Kolesnichenko et al. [33] studied the relationship between the melt flow velocity and the current pulse width during a pulse and discovered an optimal pulse width to maximize the melt flow velocity. Le Qichi et al. [34,35] simulated the distribution of a magnetic field, flow field and temperature field in an electromagnetic DC casting during application of a pulsed magnetic field. The results of this study showed that the forced convection during application of the pulsed magnetic field can accelerate both melt movement and heat transfer. He Deping [36] et al. used a home-made Bridgman apparatus to introduce different interference growth waveforms during the Al-4%Mg dendrite process and discovered that different waveforms gradually enhanced the vibration interference of Al-4%Mg dendrite growth in sequence. Zhong Yuyi et al. [37] applied a pulse magnetic oscillation (abbreviated: PMO) waveform to pure aluminium and founded that the corresponding optimal pulse magnetic oscillation waveform changed with mould size. Zhang et al. [38] studied the effect of a pulsed magnetic field on the grain refinement of K4169 alloy and concluded that the combined effect of electromagnetic oscillation and melt convection caused by the pulsed magnetic field affected the grain refinement. Ban Chunyan et al. [39] concluded that the melt produced strong convection under the application of electromagnetic force, which led to the release of grains on the mould wall and an increase in the nucleation rate of the melt. Xu [40] investigated the intrinsic relationship between electromagnetic parameters and flow velocity and influenced the solidification of aluminium–silicon alloys by varying the pulse width of the electromagnetic field with constant current strength as well as period. The results showed that the maximum melt flow velocity corresponded to the best solidification structure refinement, which is considered to be the main cause of grain refinement.
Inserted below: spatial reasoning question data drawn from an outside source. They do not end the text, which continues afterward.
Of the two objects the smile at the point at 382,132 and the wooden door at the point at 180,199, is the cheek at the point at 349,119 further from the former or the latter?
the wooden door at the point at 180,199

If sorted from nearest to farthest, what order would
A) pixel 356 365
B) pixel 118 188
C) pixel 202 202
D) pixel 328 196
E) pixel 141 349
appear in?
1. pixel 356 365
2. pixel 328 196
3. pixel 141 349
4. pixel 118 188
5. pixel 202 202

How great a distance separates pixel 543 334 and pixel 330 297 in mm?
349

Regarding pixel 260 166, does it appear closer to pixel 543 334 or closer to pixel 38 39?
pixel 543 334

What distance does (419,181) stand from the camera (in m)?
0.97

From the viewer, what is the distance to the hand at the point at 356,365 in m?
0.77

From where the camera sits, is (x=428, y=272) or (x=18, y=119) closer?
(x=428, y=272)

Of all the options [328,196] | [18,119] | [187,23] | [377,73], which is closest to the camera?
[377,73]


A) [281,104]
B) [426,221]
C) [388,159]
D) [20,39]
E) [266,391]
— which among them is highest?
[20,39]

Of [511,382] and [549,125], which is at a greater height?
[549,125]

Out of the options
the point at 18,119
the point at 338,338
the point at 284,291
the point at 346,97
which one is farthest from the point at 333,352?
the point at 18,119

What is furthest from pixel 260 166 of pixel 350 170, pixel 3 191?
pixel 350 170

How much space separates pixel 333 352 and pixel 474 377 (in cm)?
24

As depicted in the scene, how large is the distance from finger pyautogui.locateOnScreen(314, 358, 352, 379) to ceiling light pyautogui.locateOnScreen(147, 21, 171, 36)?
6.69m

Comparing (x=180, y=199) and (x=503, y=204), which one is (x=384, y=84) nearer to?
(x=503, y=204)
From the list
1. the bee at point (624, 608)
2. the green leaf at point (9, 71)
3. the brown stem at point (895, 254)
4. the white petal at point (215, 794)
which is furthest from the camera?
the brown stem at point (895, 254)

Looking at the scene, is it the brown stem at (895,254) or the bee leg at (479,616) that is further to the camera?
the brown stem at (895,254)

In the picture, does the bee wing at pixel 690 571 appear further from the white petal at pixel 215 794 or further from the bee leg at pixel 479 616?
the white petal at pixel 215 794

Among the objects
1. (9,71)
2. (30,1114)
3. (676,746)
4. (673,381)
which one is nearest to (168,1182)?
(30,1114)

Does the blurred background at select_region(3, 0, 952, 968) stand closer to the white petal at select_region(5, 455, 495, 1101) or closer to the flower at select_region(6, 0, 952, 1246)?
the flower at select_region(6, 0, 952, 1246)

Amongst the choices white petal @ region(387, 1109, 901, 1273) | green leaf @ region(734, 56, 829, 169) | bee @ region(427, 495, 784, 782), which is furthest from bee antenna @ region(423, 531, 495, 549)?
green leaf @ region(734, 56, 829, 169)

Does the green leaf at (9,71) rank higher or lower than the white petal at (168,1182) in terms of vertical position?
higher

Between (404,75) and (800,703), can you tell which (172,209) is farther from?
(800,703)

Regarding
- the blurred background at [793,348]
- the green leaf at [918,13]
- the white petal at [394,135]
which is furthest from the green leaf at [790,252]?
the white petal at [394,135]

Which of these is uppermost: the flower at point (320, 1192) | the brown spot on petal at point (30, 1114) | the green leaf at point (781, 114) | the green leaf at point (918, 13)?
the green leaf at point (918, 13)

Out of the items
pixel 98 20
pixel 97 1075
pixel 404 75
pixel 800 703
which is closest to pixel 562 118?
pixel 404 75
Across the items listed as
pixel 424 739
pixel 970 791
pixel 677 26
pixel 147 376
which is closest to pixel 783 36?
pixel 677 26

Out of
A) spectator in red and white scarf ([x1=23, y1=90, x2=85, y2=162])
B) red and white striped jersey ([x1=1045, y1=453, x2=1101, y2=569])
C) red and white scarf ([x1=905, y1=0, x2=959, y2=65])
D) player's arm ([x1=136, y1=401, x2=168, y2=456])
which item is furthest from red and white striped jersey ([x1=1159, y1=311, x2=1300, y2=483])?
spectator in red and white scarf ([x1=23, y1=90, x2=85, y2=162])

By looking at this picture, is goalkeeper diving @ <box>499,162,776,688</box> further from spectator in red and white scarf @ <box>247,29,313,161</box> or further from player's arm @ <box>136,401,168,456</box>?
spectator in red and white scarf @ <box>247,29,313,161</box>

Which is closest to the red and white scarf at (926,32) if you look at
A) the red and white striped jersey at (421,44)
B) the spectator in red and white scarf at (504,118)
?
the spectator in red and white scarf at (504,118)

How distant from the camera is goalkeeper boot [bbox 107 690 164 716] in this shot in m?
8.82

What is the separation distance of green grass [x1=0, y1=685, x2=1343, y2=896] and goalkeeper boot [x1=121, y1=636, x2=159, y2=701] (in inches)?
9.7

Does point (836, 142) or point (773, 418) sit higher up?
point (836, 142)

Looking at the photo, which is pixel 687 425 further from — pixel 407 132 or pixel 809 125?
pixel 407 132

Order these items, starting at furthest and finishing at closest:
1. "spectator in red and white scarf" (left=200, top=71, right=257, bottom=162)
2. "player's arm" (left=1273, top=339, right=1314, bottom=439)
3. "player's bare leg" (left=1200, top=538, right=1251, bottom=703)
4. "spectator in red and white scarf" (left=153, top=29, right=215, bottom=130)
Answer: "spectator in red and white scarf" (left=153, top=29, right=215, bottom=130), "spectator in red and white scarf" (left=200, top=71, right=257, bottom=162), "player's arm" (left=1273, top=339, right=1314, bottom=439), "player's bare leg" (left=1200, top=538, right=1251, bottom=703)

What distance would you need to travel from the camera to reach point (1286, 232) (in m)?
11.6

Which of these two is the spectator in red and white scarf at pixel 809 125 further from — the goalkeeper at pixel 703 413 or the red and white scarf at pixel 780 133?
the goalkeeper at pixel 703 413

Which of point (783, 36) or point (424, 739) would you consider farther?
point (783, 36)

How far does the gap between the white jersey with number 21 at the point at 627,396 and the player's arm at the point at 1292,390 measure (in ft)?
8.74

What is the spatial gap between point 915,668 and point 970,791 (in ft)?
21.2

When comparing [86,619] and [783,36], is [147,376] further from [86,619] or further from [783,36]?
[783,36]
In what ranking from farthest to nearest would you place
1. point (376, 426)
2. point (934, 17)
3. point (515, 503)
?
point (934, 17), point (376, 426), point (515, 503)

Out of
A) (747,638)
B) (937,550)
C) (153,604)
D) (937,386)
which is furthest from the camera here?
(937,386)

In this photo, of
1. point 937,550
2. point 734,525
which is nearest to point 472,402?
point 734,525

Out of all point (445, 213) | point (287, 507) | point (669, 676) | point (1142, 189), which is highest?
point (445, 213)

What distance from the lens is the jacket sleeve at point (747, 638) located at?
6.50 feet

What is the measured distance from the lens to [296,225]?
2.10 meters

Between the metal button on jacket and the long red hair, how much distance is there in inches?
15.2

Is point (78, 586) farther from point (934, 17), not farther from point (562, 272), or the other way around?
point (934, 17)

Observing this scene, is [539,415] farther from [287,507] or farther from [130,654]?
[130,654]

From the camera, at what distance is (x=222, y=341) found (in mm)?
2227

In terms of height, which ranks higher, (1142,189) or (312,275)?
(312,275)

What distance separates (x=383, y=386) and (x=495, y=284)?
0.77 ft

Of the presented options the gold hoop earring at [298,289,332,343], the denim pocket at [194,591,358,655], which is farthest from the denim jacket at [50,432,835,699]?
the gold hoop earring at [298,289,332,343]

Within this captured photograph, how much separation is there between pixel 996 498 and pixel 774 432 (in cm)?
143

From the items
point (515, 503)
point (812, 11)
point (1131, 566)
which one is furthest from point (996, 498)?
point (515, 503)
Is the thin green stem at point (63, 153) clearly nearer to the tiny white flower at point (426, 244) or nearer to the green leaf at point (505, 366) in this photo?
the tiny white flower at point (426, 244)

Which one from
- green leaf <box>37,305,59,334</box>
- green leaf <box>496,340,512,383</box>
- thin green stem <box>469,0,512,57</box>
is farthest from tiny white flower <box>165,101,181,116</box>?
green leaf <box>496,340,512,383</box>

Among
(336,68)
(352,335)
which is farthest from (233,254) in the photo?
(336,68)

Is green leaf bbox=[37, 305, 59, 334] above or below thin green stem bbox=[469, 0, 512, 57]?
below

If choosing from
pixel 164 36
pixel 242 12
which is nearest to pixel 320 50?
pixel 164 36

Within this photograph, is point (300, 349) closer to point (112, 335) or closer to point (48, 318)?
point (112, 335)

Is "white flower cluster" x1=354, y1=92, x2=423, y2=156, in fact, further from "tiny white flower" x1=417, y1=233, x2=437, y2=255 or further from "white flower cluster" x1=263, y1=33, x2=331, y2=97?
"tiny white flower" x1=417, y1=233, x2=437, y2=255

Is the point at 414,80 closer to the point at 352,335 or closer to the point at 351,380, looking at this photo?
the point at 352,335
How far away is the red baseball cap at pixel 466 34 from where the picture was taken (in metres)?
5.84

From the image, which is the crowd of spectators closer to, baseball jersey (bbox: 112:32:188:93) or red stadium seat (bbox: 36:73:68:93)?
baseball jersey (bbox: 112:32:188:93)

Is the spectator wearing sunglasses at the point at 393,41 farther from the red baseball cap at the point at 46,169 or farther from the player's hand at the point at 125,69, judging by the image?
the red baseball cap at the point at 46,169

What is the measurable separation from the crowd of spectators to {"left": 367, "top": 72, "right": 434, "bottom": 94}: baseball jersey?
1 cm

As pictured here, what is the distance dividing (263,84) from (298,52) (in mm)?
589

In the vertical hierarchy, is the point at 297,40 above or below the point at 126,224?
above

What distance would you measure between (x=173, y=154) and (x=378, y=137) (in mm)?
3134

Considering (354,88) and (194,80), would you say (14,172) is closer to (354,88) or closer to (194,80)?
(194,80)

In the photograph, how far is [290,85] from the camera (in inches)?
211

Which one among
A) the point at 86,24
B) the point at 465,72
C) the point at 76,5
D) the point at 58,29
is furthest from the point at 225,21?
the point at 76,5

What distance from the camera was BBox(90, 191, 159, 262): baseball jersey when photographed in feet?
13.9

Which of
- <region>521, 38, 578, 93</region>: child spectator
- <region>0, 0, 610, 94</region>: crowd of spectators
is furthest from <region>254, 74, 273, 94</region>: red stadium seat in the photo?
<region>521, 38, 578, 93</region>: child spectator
It has been shown previously that a pulsed magnetic field can have a significant impact on all stages of liquid metal solidification, including the nucleation and growth of crystals, heat and mass transfer, and the solidification of the macrostructure. Therefore, the pulsed magnetic field is an effective way to improve solidification, metal morphology, and enhance application performance. The melt flow velocity is one of the most important factors influencing the refinement of the solidification structure of metals. In order to exclude the influence of the melt flow velocity on solidification experiment results for pure aluminium, a method was used that combined simulation and experimental verification to study the influence of a wide-spectrum pulsed magnetic field on the solidified structure of pure aluminium with a constant flow velocity. We add an isolation net on the liquid surface of the melt to avoid the formation of a large number of crystal nuclei due to the vibration of the liquid surface [10], in order to study the movement of crystal nuclei on the wall.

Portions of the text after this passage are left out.